◆ Task data
■ ■ ■

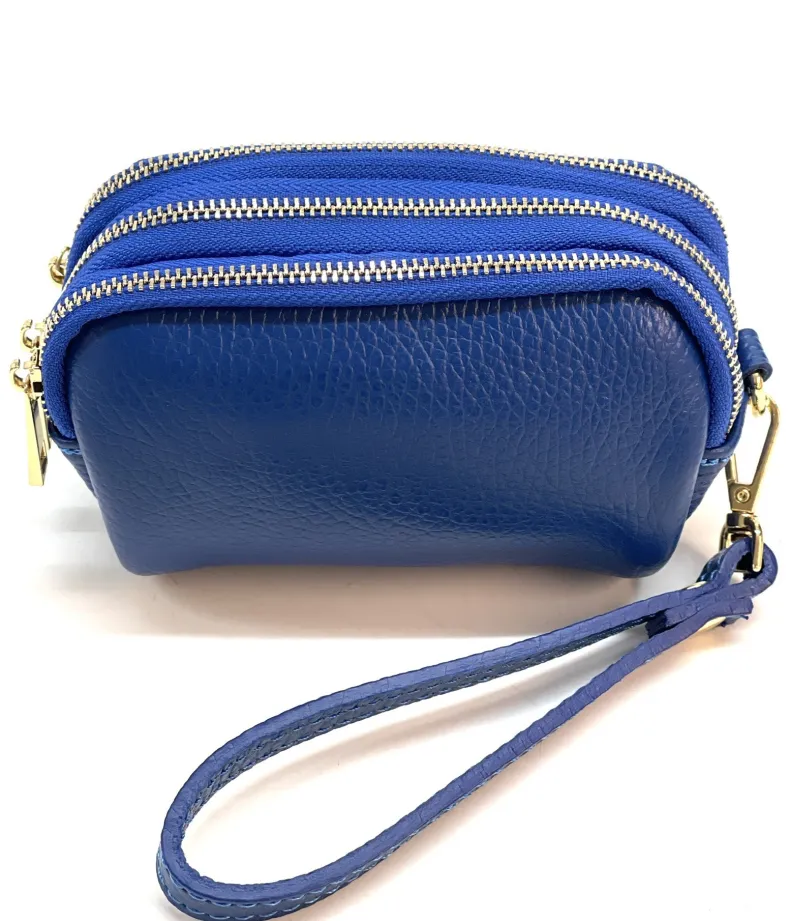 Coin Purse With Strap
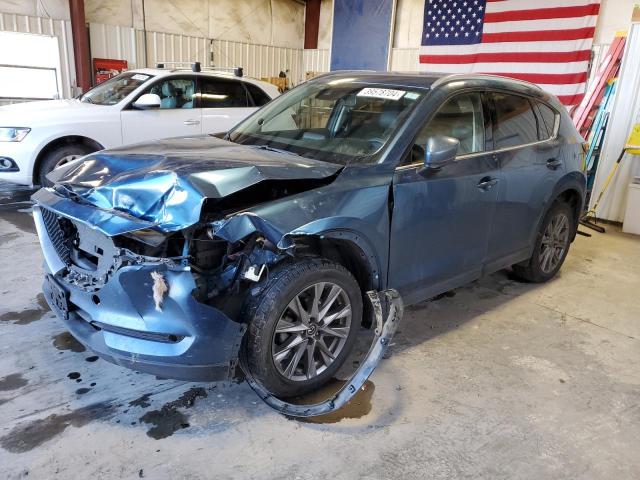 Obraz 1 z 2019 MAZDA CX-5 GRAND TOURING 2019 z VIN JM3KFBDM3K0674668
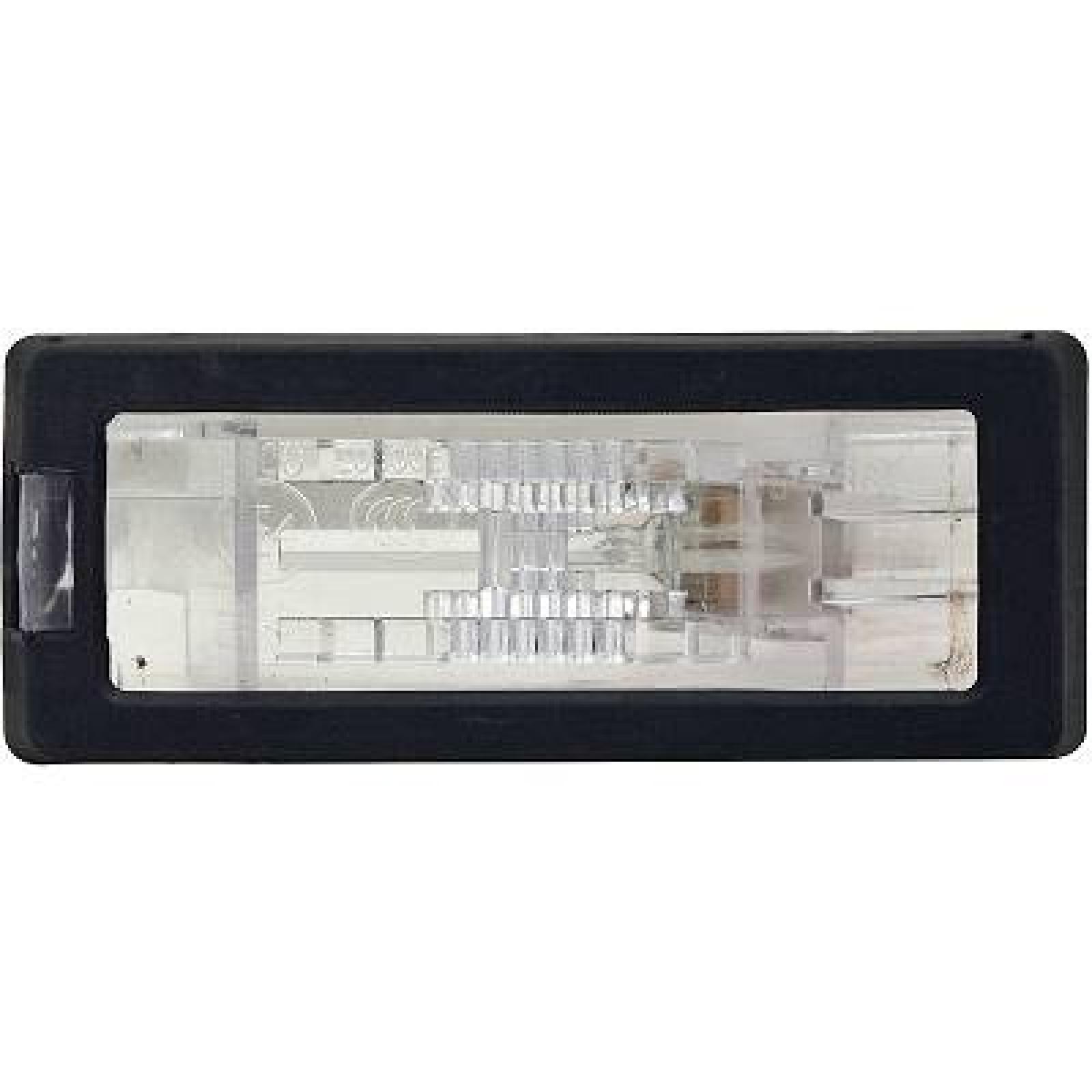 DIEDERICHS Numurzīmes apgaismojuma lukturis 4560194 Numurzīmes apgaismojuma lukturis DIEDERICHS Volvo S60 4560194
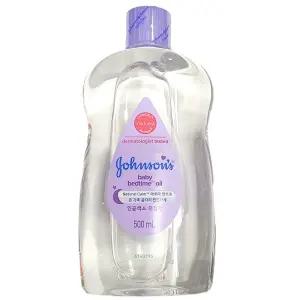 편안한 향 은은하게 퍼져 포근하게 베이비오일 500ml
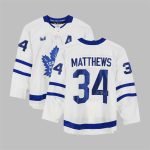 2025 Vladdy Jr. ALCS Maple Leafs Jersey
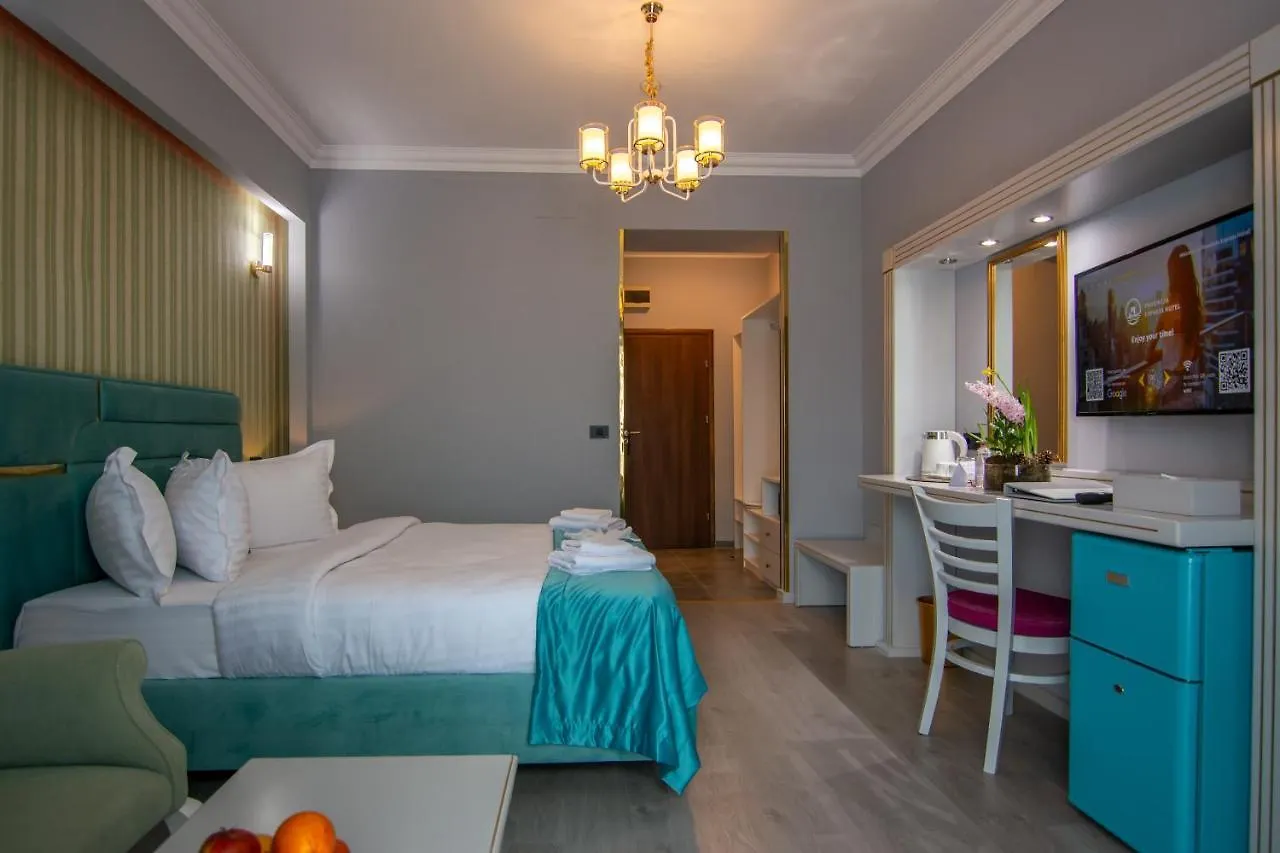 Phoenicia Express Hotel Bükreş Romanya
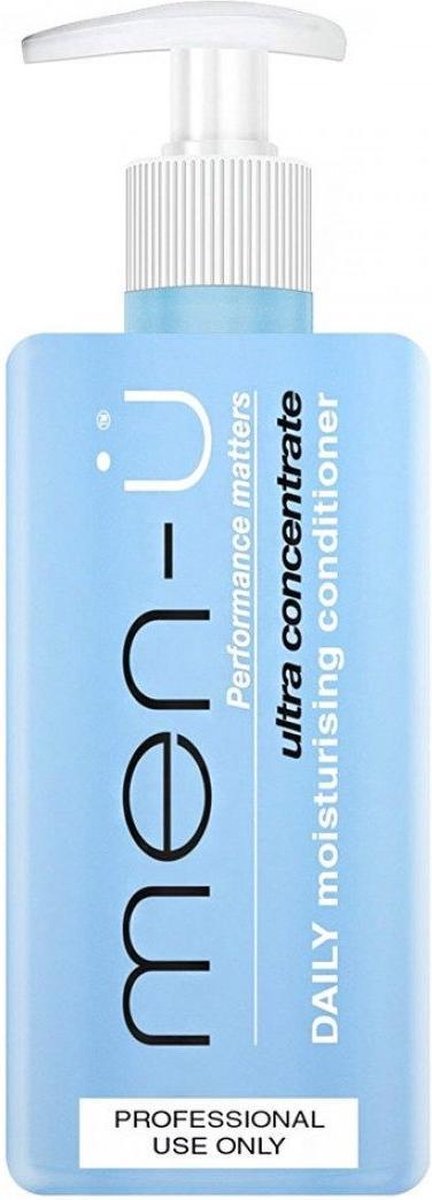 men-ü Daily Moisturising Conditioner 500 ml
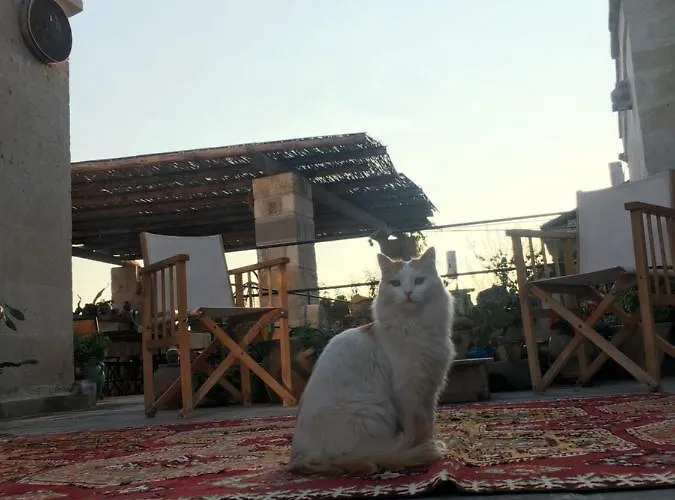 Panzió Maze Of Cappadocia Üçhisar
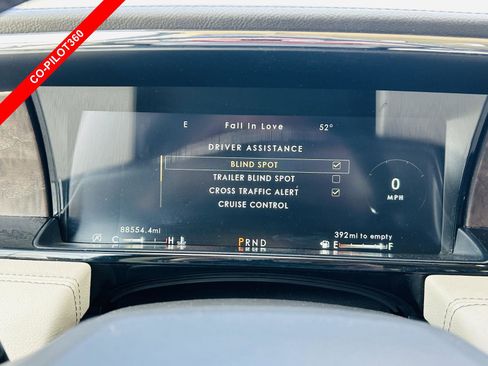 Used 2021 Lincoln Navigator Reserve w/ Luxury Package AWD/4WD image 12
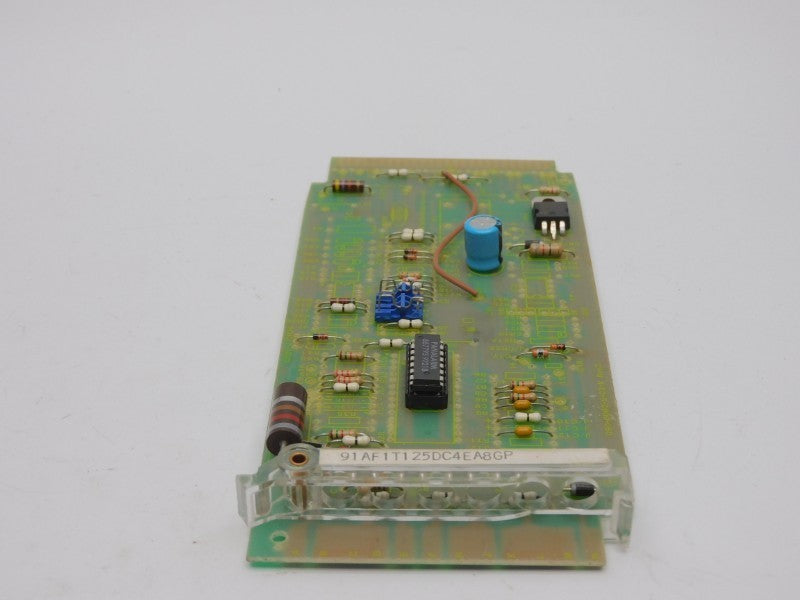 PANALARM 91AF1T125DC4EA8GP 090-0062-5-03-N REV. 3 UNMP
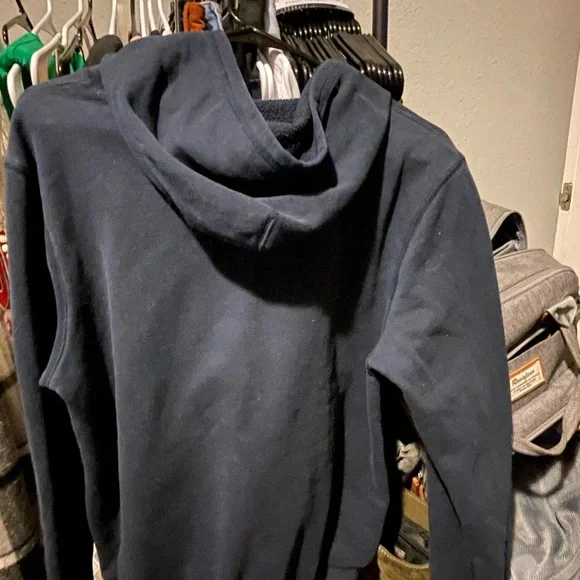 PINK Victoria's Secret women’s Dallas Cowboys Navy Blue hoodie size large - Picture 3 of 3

■ ■ ■

◆ About this exercise
Drop the images and copy all the data exactly.

◆ Solution to the problem
 Coin Purse With Strap
 Obraz 1 z 2019 MAZDA CX-5 GRAND TOURING 2019 z VIN JM3KFBDM3K0674668
 DIEDERICHS Numurzīmes apgaismojuma lukturis 4560194 Numurzīmes apgaismojuma lukturis DIEDERICHS Volvo S60 4560194
 편안한 향 은은하게 퍼져 포근하게 베이비오일 500ml
 2025 Vladdy Jr. ALCS Maple Leafs Jersey
 Phoenicia Express Hotel Bükreş Romanya
 men-ü Daily Moisturising Conditioner 500 ml
 Panzió Maze Of Cappadocia Üçhisar
 Used 2021 Lincoln Navigator Reserve w/ Luxury Package AWD/4WD image 12
 PANALARM 91AF1T125DC4EA8GP 090-0062-5-03-N REV. 3 UNMP
 PINK Victoria's Secret women’s Dallas Cowboys Navy Blue hoodie size large - Picture 3 of 3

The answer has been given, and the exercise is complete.